START INFORMATION SHOWN

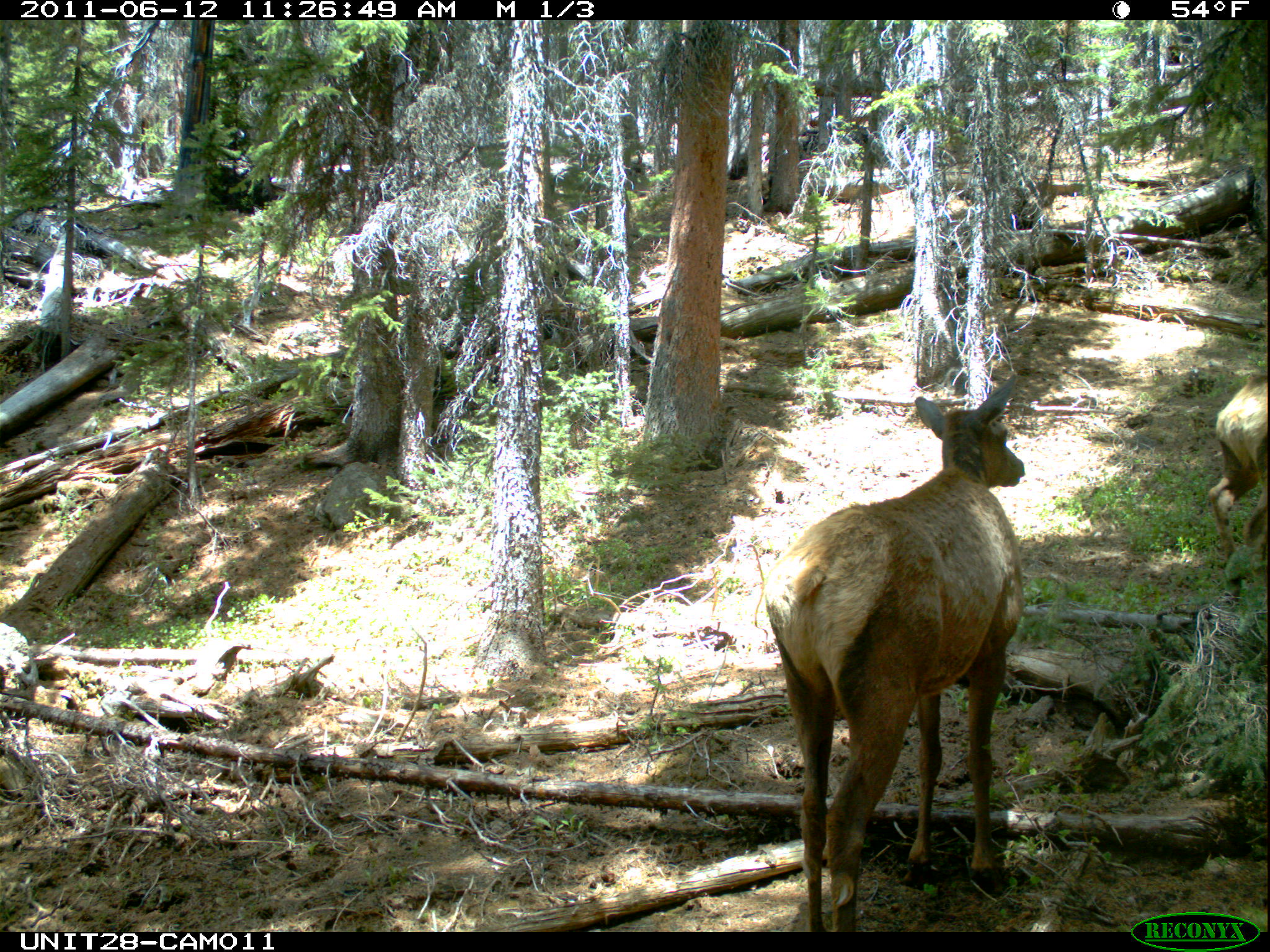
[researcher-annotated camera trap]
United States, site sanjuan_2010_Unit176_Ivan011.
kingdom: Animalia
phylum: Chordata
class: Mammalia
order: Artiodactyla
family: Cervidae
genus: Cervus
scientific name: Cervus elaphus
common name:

END INFORMATION SHOWN

Restate all of the data word for word and include no pictures.

PROBLEM SOLUTION
[researcher-annotated camera trap]
United States, site sanjuan_2010_Unit176_Ivan011.
kingdom: Animalia
phylum: Chordata
class: Mammalia
order: Artiodactyla
family: Cervidae
genus: Cervus
scientific name: Cervus elaphus
common name:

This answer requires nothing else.